Scan the entries below. List each line with "image".
____
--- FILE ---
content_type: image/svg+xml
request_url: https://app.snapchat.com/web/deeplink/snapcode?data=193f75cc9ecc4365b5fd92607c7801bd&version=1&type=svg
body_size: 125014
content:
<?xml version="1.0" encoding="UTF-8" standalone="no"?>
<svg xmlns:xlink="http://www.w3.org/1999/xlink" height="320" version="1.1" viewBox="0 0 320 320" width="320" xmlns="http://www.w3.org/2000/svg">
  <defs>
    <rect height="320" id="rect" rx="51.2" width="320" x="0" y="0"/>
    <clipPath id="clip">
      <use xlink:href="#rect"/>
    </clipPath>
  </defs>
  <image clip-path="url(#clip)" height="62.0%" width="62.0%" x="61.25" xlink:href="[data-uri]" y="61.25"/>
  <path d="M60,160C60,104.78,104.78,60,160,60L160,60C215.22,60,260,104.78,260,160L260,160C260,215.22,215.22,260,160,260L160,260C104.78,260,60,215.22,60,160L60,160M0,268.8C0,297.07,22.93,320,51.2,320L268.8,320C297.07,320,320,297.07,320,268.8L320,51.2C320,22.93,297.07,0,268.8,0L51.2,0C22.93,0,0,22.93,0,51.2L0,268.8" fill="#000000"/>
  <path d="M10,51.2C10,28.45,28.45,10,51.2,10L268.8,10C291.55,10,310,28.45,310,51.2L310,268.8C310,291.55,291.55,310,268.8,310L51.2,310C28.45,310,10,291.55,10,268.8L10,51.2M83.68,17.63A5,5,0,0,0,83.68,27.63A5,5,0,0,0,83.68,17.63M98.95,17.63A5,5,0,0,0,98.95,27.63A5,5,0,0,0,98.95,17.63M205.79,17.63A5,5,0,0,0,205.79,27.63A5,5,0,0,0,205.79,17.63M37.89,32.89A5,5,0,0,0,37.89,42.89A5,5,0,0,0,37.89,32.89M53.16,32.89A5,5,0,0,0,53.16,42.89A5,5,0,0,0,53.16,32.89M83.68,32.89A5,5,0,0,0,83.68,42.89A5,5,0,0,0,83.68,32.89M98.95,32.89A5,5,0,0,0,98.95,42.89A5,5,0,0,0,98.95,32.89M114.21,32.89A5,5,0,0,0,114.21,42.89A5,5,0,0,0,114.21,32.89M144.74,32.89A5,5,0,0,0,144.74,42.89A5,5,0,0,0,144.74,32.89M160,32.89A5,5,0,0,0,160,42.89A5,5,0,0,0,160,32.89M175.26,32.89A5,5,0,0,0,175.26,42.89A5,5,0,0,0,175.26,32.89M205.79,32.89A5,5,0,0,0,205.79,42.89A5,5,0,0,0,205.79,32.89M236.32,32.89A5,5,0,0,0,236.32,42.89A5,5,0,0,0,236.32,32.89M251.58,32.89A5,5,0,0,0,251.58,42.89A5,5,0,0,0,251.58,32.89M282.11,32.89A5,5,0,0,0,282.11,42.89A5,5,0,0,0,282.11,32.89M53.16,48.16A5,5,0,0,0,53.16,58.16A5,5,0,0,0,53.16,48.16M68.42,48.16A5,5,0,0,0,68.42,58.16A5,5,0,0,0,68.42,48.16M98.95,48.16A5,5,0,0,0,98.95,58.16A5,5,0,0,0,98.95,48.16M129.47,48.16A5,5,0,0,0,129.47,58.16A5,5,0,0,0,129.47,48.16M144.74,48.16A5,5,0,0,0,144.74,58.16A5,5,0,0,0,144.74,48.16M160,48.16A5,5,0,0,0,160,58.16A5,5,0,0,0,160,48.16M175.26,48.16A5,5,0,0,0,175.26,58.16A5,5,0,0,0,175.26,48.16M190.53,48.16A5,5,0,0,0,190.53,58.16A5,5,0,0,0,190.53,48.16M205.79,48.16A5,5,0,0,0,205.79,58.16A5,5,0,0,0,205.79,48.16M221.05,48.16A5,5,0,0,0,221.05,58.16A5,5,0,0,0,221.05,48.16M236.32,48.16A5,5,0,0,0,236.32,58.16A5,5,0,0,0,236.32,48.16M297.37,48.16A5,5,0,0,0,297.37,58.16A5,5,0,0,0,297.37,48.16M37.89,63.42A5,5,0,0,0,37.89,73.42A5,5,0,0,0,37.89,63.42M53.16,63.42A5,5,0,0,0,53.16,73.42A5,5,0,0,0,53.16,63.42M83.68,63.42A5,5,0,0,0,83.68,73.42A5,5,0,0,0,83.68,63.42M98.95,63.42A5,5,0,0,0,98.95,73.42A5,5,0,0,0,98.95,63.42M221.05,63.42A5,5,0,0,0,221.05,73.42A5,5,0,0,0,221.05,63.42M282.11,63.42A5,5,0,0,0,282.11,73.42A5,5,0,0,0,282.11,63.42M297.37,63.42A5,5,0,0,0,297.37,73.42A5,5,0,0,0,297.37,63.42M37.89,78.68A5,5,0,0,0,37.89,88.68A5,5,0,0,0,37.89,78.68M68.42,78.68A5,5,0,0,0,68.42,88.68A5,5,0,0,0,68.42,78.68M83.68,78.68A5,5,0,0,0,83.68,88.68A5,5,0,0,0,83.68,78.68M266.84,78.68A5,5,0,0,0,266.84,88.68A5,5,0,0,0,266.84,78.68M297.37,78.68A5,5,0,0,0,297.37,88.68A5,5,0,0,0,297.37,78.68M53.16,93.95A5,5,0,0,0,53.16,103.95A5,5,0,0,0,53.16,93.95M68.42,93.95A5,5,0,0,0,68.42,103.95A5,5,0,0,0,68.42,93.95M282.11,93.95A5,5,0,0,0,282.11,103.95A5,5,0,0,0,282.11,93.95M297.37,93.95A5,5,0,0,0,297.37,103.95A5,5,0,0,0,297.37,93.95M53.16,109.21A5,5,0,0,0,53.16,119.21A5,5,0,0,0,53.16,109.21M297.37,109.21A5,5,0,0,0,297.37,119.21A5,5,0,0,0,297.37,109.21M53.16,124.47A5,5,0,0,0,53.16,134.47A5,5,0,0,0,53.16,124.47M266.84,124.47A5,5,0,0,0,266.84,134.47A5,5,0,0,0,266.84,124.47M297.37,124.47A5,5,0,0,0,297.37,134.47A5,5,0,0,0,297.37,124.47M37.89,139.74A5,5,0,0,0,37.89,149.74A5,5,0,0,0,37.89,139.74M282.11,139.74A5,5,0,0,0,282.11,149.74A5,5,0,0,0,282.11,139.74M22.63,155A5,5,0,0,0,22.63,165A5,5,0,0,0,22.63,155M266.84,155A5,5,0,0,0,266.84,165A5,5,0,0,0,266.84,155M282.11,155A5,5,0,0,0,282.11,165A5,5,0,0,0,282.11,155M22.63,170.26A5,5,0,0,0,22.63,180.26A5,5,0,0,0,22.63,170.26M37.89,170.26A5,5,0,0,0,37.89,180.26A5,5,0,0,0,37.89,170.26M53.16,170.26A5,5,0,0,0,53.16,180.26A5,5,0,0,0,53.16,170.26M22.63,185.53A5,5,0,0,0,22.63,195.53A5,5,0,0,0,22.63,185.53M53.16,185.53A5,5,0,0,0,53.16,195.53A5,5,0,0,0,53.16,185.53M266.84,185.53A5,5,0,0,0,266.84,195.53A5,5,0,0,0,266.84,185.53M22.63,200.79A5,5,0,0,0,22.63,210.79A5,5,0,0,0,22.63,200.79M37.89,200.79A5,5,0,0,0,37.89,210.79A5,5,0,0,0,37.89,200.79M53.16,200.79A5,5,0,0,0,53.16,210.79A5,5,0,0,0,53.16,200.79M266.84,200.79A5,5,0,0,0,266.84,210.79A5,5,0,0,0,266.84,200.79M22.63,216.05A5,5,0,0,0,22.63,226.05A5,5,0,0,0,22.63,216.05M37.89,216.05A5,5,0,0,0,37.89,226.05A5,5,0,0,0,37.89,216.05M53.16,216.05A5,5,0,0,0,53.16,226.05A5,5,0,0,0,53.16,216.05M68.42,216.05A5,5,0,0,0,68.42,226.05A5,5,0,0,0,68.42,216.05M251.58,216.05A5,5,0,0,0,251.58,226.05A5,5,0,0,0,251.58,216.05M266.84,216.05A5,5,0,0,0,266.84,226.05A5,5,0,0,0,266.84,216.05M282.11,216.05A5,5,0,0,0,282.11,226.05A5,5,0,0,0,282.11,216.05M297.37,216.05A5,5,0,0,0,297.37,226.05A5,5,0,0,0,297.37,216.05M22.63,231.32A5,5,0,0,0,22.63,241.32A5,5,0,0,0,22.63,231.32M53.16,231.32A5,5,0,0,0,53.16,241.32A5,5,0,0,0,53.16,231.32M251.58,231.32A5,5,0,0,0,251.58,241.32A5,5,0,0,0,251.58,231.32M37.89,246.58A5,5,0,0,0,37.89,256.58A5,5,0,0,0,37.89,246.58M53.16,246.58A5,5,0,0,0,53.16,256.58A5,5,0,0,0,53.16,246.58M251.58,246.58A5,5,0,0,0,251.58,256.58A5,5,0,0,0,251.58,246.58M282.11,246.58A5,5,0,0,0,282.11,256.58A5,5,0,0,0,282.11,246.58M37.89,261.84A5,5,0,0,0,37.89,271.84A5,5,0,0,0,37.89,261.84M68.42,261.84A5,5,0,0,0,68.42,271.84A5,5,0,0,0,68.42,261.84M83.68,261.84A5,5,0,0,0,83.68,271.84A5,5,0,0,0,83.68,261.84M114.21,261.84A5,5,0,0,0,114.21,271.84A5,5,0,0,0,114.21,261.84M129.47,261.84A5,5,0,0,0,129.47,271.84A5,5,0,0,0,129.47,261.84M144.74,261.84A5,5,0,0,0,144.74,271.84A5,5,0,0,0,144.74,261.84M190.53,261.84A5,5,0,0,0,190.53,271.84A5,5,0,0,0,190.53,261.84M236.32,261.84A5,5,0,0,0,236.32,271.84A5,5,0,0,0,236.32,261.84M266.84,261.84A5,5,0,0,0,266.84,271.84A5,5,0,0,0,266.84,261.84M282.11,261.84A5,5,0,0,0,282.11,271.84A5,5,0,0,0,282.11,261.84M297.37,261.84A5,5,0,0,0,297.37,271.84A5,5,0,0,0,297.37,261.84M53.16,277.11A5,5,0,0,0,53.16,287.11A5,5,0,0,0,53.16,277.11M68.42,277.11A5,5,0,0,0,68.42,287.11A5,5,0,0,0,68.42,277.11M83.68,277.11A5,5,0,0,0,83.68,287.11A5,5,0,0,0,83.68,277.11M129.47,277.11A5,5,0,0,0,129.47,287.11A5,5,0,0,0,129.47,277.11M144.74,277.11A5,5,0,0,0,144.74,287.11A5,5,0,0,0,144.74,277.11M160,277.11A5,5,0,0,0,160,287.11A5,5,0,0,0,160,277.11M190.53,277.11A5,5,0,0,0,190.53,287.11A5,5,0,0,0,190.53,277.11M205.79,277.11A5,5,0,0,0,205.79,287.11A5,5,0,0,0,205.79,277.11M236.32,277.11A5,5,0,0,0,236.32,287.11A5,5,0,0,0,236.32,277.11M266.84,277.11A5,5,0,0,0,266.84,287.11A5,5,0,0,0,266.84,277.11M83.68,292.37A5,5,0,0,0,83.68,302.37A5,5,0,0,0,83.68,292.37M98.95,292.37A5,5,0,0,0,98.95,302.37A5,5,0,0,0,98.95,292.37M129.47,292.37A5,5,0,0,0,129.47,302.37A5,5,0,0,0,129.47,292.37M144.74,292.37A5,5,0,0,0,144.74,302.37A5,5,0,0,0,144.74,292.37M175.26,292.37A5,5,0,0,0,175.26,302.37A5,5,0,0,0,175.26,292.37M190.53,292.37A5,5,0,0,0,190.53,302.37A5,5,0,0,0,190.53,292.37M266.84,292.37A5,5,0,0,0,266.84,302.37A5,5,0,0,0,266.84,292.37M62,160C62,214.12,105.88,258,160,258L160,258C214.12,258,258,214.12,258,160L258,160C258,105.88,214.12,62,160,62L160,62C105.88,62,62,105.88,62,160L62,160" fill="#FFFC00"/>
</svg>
____
Written answer:
content_type: image/svg+xml
  <image clip-path="url(#clip)" height="62.0%" width="62.0%" x="61.25" xlink:href="[data-uri]" y="61.25"/>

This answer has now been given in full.